Speaking ahead of the European Foreign Ministers meeting due to be hosted by Spain in Palma de Mallorca on July 19 and 20, Spain's Foreign Minister Jose Manuel Garcia-Margallo said he would push to raise the 500 billion euro limit set by the European Stability Mechanism (ESM).
Spain, France and Italy along with other European states tried to raise the limits before, but Germany among others blocked the move.
"It is not possible to have a backstop that has a limited firepower, which needs unanimity (to be used) and which is so rigid," Garcia-Margallo told journalists at a joint press conference with his French counterpart Laurent Fabius.
Germany is currently locked in a legal standoff over the ESM and specifically the European Central Bank's bond buying scheme, which they believe violates German law.
The ECB bond buying program has as yet not been used, but was originally setup to buy government bonds from struggling European nations where their bonds on the open market were unsustainably too expensive.

** SUPPLIED INFORMATION **
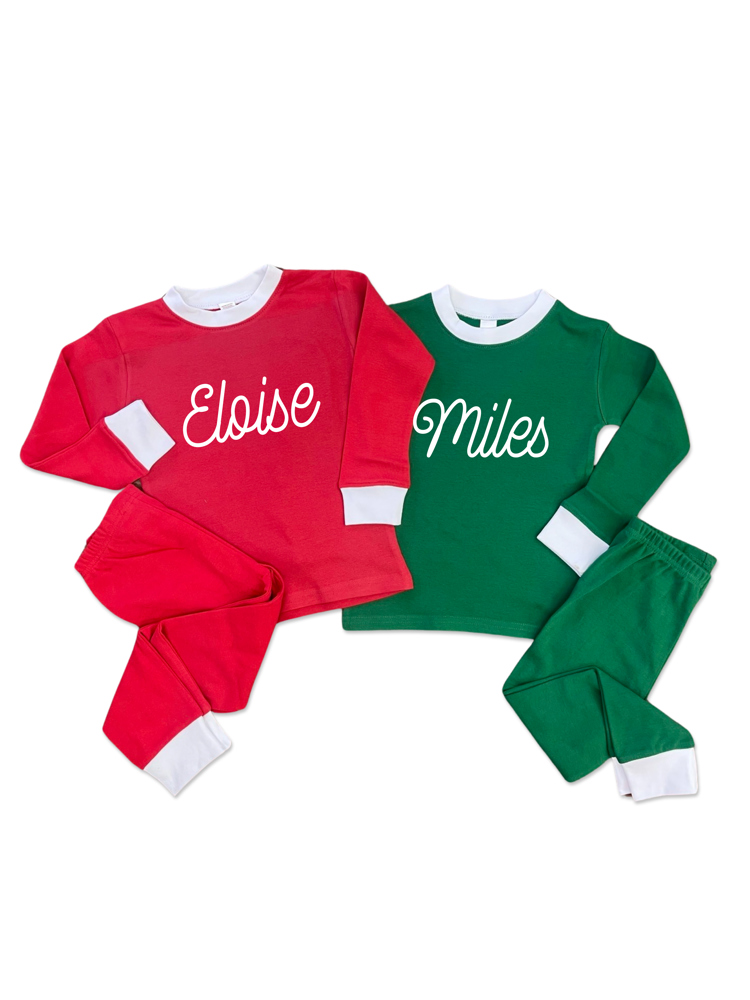 Kids Personalized Christmas Pajamas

** WORK INSTRUCTIONS **
(A) Repeat the European Stability Mechanism passage word for word, from "Spain, France and" up to and including "unsustainably too expensive.".
(B) Carry on the report about Spain's push to raise the European Stability Mechanism limit, starting after its last sentence.

** ANSWERS TO THE PROBLEMS **
(A)
Spain, France and Italy along with other European states tried to raise the limits before, but Germany among others blocked the move.
"It is not possible to have a backstop that has a limited firepower, which needs unanimity (to be used) and which is so rigid," Garcia-Margallo told journalists at a joint press conference with his French counterpart Laurent Fabius.
Germany is currently locked in a legal standoff over the ESM and specifically the European Central Bank's bond buying scheme, which they believe violates German law.
The ECB bond buying program has as yet not been used, but was originally setup to buy government bonds from struggling European nations where their bonds on the open market were unsustainably too expensive.

(B)
In 2012, the Spanish government were faced with the reality of an imminent Ireland, Greece and Portugal style Eurozone bailout as its bonds surpassed a record high 7% yield and signalled a rescue was on the cards.
However, the very fact the ECB bond buying program was announced immediately drove down the cost of borrowing to more sustainable levels for the government and staved off a bailout style rescue for the nation.
Garcia-Margallo said "By definition a backstop must have an unlimited firepower and capacity to act quickly, which is currently not the case."
Speaking about growth, Garcia-Margallo said to in order to boost growth Europe needs to move quickly to full banking union and the ECB to revise its rules by accepting securitised loans for small and medium sized companies.